> **Request**: Update the data from the line with "What distance from the lens" to the line with "92 centimetres", replacing each "silhouetted wheat ear" with "backlit wheat ear" and keeping every other word unchanged.

> **Extracted data**:
────

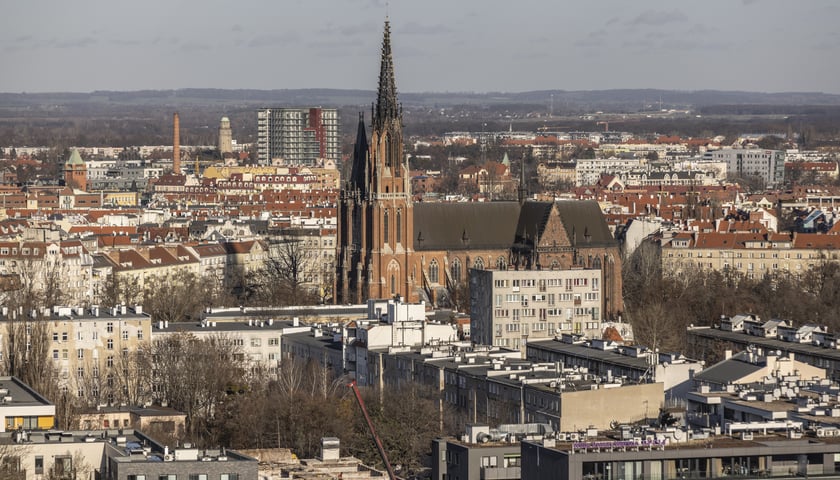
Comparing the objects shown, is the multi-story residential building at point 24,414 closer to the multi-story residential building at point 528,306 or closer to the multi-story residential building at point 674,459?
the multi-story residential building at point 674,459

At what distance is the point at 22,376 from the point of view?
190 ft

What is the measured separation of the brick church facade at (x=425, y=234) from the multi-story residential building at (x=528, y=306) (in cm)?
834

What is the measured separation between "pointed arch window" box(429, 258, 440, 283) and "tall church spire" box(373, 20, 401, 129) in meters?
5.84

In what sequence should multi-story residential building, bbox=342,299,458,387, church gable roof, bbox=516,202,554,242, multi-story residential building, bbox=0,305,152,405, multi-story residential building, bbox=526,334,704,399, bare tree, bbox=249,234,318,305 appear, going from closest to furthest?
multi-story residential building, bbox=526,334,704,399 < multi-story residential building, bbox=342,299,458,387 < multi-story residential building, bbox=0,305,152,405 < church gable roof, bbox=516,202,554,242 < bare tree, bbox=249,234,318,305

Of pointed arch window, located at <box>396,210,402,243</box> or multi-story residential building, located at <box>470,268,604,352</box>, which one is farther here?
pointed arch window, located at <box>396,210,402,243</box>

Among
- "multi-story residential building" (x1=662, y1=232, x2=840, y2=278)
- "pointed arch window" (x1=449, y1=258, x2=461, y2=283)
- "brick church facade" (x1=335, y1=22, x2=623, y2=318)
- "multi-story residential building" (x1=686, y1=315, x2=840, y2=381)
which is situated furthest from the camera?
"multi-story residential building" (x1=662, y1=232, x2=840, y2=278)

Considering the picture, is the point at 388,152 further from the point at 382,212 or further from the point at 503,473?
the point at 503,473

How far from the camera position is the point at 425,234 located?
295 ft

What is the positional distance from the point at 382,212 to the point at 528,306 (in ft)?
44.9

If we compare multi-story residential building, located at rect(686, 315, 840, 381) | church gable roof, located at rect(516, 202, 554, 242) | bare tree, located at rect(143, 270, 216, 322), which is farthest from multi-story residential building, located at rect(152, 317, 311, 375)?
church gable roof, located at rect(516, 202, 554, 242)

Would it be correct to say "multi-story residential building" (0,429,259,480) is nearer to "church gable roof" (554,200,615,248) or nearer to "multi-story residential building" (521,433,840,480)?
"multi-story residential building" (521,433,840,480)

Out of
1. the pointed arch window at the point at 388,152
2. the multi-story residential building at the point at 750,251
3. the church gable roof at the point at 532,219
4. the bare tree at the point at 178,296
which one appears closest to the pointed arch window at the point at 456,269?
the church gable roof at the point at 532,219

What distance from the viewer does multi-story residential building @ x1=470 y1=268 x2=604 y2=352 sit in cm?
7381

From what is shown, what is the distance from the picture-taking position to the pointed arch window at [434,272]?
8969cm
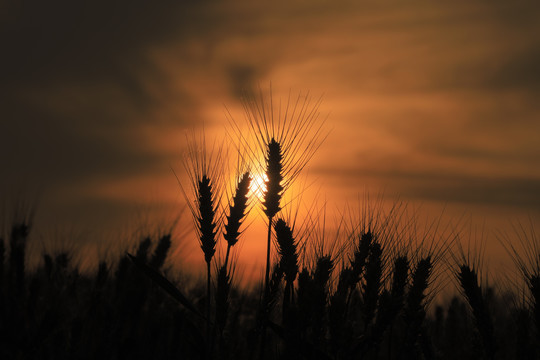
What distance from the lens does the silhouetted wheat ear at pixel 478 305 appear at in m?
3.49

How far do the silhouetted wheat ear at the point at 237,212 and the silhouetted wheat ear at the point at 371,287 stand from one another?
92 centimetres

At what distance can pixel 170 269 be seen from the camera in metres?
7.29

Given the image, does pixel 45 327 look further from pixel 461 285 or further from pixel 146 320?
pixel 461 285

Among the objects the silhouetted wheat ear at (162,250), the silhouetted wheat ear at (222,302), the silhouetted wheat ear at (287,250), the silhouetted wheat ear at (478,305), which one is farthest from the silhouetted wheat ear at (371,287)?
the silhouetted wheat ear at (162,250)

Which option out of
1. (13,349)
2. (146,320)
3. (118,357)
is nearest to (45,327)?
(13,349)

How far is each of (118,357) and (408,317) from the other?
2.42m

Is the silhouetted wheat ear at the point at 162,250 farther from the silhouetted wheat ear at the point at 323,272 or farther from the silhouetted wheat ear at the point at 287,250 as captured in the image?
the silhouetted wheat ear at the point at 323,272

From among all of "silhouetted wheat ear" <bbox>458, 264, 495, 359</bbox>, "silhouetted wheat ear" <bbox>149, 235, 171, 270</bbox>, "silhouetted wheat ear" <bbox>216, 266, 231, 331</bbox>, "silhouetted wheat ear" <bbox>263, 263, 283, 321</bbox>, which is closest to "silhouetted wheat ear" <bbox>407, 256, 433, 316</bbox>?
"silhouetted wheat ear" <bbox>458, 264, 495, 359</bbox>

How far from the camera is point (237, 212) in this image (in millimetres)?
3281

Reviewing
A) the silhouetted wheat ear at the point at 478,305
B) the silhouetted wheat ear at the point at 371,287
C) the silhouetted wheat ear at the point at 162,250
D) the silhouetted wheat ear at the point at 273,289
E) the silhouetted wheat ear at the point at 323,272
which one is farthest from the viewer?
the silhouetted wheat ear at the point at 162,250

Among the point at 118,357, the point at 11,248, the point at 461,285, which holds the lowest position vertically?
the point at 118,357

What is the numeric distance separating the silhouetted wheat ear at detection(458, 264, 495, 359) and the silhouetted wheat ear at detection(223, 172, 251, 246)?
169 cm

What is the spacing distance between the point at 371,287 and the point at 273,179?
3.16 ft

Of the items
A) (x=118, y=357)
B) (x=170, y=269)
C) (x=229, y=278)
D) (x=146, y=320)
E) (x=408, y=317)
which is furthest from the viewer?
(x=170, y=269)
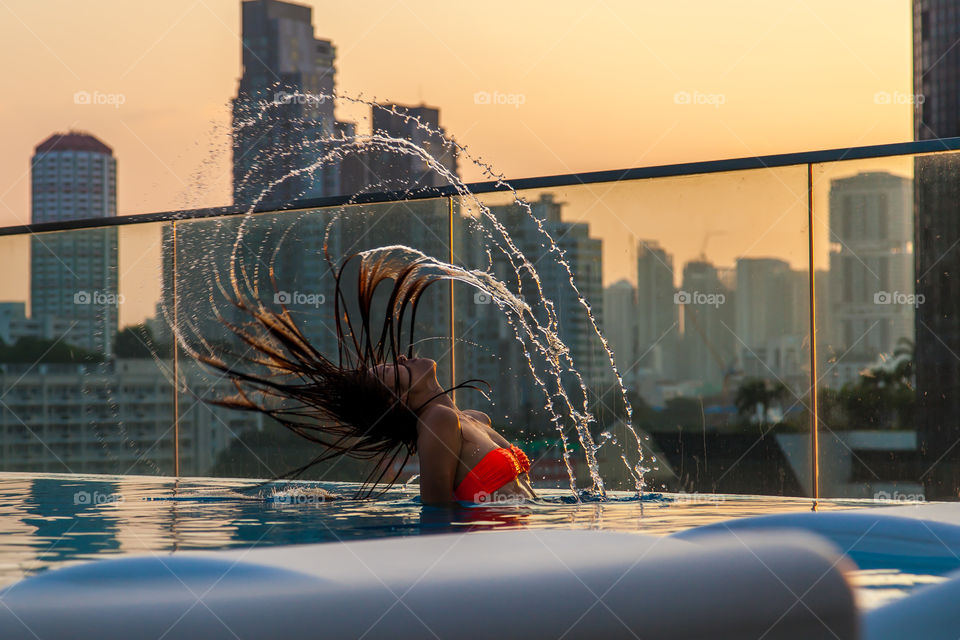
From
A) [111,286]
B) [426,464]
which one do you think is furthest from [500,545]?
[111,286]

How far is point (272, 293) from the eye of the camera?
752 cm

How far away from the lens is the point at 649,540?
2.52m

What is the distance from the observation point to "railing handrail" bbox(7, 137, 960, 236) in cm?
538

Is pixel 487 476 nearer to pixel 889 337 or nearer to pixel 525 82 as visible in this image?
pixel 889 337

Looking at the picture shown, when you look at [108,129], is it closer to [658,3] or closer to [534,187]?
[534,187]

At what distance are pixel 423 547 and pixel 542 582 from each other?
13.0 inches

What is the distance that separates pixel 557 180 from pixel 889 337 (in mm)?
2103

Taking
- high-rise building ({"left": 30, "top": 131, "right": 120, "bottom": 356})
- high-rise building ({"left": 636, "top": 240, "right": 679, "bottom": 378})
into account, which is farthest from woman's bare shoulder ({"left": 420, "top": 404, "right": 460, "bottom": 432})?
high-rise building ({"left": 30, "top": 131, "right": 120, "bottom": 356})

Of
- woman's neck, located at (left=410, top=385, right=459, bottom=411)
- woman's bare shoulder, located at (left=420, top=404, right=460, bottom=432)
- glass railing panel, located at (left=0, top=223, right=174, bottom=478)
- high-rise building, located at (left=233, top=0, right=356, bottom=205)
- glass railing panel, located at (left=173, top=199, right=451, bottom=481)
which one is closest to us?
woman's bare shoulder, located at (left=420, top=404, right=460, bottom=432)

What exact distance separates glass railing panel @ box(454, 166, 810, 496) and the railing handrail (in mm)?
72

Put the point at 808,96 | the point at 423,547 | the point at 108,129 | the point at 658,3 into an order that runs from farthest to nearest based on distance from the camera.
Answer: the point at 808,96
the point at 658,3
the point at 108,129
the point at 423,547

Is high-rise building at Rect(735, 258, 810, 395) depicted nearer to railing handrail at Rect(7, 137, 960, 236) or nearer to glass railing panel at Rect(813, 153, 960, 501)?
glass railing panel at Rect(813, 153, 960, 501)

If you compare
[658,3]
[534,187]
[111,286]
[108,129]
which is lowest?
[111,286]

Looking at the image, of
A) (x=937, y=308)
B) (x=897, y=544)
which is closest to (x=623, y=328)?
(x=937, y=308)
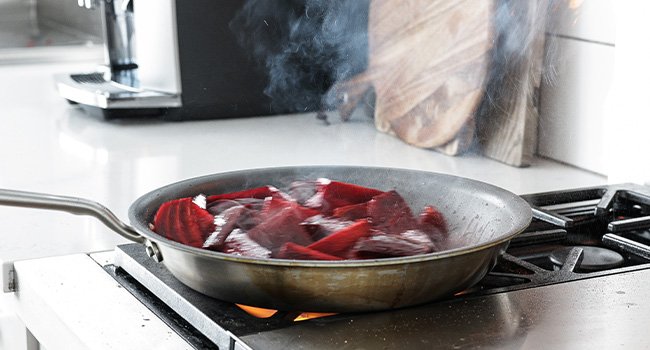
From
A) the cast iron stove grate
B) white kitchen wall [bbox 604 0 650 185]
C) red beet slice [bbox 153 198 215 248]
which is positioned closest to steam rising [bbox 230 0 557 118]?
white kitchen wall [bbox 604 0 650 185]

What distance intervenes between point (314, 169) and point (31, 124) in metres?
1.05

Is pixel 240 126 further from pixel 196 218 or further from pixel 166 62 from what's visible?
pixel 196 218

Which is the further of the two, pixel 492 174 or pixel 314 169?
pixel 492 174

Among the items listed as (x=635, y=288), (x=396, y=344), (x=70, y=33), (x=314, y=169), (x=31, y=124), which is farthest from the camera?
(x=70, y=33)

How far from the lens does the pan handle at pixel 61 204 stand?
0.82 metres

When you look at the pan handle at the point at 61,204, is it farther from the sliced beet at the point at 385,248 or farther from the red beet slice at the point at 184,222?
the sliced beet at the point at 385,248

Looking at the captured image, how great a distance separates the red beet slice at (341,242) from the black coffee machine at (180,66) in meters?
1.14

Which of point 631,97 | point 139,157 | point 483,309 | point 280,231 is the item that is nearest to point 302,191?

────

> **Exercise output**:
What distance from the lens does the backlit wheat ear at pixel 478 305 appear at in m?
3.49

How far do the backlit wheat ear at the point at 237,212 and the backlit wheat ear at the point at 371,287 stand from one another?
92 centimetres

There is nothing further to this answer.